— start of Article —

From equation $(1)$ we can see that when MSE is constant and if we try to reduce the variance Bias has to increase and vice versa.

- Models with too few parameters are inaccurate because of a __large bias__ bias (not enough flexibility).
- Models with too many parameters are inaccurate because of a __large variance__ (too much sensitivity to the sample).
- __Underfitting__: Model is too “simple” to represent all the relevant class characteristics
	- High bias and low variance
	- High training error and high test error
- __Overfitting__: Model is too “complex” and fits irrelevant characteristics (noise) in the data
	- Low bias and high variance
	- Low training error and high test error

:::{.callout-tip}
In case of classification, variance dominates bias. Very roughly, this is because we only need to make a discrete decision
rather than get an exact value.

— end of Article —

→ **To be done**
- a) Write out the passage on the bias-variance tradeoff word for word, starting at "From equation $(1)$" and ending at "(not enough flexibility).".
- b) Extend the passage on the bias-variance tradeoff, beginning directly after its final sentence.
The listing that follows this passage is not required for any part of this exercise.

— start of Extracted records —

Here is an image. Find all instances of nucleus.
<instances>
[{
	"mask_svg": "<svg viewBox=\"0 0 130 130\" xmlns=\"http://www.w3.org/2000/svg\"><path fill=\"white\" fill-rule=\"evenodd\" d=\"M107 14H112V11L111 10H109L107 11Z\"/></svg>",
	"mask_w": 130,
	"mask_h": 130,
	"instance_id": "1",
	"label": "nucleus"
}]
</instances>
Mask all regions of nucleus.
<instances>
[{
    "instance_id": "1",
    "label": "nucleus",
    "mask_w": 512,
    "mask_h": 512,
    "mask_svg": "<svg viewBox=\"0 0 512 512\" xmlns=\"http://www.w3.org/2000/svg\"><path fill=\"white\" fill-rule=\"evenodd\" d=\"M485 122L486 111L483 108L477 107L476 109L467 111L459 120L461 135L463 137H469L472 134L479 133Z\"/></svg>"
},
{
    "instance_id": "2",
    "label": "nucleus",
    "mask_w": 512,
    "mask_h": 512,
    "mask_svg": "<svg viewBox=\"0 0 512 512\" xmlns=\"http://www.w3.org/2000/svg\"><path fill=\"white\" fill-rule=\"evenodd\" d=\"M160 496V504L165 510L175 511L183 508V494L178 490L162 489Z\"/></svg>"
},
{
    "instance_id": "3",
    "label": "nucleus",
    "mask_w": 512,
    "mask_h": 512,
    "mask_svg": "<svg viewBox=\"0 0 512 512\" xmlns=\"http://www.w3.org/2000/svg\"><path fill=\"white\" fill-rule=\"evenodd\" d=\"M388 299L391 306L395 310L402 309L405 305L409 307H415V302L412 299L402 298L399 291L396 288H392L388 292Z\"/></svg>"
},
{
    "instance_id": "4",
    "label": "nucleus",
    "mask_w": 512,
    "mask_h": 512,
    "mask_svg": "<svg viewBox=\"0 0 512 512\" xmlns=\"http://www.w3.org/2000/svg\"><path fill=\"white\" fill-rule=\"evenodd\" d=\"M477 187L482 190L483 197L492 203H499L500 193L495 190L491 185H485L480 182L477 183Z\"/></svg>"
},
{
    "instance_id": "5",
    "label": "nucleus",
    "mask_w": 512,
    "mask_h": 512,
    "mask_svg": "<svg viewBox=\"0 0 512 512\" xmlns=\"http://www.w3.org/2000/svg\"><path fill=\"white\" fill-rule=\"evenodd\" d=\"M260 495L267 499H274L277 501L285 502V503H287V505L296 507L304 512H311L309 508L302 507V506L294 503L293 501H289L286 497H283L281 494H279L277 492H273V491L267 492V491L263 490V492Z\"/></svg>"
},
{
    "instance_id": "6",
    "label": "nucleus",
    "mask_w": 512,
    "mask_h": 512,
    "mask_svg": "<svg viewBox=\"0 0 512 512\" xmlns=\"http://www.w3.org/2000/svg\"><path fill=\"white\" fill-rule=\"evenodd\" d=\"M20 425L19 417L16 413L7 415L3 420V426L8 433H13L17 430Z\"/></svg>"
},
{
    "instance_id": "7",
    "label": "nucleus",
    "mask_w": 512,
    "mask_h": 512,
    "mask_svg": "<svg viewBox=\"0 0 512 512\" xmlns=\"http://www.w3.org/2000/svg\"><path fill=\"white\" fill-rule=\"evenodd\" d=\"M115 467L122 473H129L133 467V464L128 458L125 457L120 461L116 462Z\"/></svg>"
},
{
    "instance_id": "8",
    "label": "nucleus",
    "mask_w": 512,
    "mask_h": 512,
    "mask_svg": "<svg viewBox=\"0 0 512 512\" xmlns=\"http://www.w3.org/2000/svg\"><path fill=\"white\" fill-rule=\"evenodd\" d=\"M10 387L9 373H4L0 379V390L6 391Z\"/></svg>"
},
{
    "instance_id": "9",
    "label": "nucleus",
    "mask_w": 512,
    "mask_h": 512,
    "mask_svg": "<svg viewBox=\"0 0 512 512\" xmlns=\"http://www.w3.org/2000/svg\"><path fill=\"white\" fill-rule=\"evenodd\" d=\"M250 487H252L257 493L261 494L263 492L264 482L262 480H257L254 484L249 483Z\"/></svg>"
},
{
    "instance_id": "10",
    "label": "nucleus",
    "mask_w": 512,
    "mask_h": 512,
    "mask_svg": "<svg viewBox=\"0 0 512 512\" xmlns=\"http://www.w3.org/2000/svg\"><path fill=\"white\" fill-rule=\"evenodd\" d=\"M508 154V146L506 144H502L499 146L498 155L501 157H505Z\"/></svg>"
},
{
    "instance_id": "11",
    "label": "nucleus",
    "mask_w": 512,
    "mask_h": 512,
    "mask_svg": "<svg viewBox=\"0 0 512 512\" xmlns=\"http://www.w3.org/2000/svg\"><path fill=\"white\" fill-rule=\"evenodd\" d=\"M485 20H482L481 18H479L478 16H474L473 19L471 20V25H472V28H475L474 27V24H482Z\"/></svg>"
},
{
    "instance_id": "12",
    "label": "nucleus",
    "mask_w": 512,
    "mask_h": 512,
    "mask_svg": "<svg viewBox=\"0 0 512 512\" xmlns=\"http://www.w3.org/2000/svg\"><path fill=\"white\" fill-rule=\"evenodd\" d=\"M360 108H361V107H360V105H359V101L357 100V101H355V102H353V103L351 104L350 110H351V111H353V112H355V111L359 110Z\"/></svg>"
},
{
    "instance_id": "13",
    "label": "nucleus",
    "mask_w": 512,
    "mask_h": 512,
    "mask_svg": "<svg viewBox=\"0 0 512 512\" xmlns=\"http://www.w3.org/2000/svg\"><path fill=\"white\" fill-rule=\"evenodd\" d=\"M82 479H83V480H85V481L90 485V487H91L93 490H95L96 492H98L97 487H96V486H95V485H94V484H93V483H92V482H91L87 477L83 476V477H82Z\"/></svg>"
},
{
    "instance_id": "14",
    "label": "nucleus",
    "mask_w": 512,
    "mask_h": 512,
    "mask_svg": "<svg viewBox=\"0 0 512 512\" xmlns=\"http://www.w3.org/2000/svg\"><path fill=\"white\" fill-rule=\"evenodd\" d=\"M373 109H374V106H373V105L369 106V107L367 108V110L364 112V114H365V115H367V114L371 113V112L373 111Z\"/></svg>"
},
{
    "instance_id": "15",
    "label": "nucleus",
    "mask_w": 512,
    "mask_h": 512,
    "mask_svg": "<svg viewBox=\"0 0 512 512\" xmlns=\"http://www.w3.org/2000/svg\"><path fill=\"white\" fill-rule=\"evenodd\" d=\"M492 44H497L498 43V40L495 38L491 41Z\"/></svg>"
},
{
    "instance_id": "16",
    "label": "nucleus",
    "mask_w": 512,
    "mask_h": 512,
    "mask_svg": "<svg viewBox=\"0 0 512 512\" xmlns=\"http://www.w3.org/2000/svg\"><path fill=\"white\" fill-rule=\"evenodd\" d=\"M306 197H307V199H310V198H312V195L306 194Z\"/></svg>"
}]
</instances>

— end of Extracted records —

→ **The replies**
- a)
From equation $(1)$ we can see that when MSE is constant and if we try to reduce the variance Bias has to increase and vice versa.

- Models with too few parameters are inaccurate because of a __large bias__ bias (not enough flexibility).

- b)
:::

# Measuring Bias and Variance

- Create multiple training set using bootstrap replicates.
- Apply learning algorithm on each replicates to obtain hypothesis.
- compute predicted value for each hypothesis on the data which did not appear on the bootstrap replicate the hypothesis was trained on.
- compute the average prediction 
- Estimate bias 
- Estimate variance.
- Assume noise is 0
    - If we have multiple data points with the same $x$ value, then we can estimate the noise not generally available in machine learning

# Some Inferences

- How to reduce variance of classifier
	- Choose a simpler classifier
	- Regularize the parameters
	- Get more training data
- Training Error and Cross Validation
	- Suppose we use the training error to estimate the difference between the true model prediction and the learned model prediction.
	- The training error is _downward biased_: on average it _underestimates_ the generalization error.
	- Cross validation is nearly unbiased; it _slightly_ _overestimates_ the generalization error.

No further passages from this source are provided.